> _REQUIREMENTS_:
Name every person the passage on post-internet art and Brazilian copyright law mentions by surname.

> _DOCUMENT SECTION_:
= = =

Olson and McHugh are credited with pioneering the introduction and development of the post-internet context idea in art. However, the idea that a post-network culture would exist was already a thought of Manovich (2001) before the term was coined. Although, it is interesting to note that a little more than a decade after the beginning of post-internet terminology to distinguish an artistic modality, many of the artists who initially set out to work on the subject suggest a reconsideration of its meaning.

Italian curator Visconti points out that, in the last decade, there was a gradual emptying of the term meaning, which has led to a banalization of its use. As a consequence, post-internet is often used simply to define any artistic project that uses digital technologies. For these reasons, she believes that a process of rejection to the term has begun by the artists. Visconti points out that it is important, on the face of it, to recognize post-internet as an artistic phenomenon, but to advance from that towards a production in order to abandon stylistic generalizations and challenge the materiality biases of digital procedures.

Vierkant (2010) states that it is important to understand post-internet as an artistic moment. This allows the image of the digital work to be placed in the same position as the objects in galleries and museums; thus, ontologically, those images are objects themselves. Despite the fact that there is no dimension of the scope of a digital artistic object and the way it changes in this distribution process, the recent possibility of greater autonomy and independence of the artist in the production and exhibition of his works is undeniable. However, even the traditional art system was affected by the spread of art through the internet. For example, since 2009 the Venice Biennale has an online pavilion of digital works and the world's largest art biennial, The Wrong, is mostly digital and happens on the internet.

  1. The Current Panorama of Authorial Law in the Brazilian Legal System

In Brazil, the Law No. 12.965 of 2014, the Brazilian Civil Rights Framework for the Internet, is the instrument that proposes to regulate the use of the World Wide Web. The institute places access to the internet in the status of citizens' right by indicating principles, guarantees, rights and duties for the user of the worldwide computer network, as well as determining the State's performance. However, with regard to the protection of intellectual property of works available on the Internet, the aforementioned Law indicates that it will continue to be subject to the applicable copyright legislation. Thus, the Constitution of the Federative Republic of Brazil and the Law No. 9.610 of 1998 (Brazilian Law on Copyright and Neighboring Rights) are the legal provisions that prelude the understanding on what should be protected in the relation of the creation and use of the artistic work in the online environment. Bringing principles already present in the Federal Constitution of 1988 and reflections in the positive legislative system of other nations, the LDA – as the Brazilian Law on Copyright and Neighboring Rights is shorted in Portuguese – is concerned to guarantee to creators their intellectual property protected based on moral rights. With that said, it is important to analyze what is related to copyright protection in the Federal Constitution (Brasil, 1988):

Article 5. All persons are equal before the law, without any distinction whatsoever, Brazilians and foreigners residing in the country, being ensured of inviolability of the right to life, to liberty, to equality, to security, and to property, on the following terms: (CA No. 45, 2004)

= = =

> _ITEMS_:
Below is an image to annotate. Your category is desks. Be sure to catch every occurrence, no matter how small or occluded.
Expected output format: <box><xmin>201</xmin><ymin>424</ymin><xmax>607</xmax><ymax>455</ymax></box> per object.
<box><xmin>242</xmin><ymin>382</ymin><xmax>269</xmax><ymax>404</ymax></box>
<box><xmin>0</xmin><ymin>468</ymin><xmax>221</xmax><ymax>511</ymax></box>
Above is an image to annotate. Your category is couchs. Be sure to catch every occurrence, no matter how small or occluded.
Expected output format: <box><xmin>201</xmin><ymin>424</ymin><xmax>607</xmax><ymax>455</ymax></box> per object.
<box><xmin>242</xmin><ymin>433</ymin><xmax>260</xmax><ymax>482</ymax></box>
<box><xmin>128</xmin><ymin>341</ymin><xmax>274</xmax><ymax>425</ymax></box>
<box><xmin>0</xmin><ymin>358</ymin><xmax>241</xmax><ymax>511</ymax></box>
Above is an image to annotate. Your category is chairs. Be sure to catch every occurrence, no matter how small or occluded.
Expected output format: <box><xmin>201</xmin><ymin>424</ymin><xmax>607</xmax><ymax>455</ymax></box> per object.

= = =

> _EXERCISE SOLUTION_:
Olson, McHugh, Manovich, Visconti, Vierkant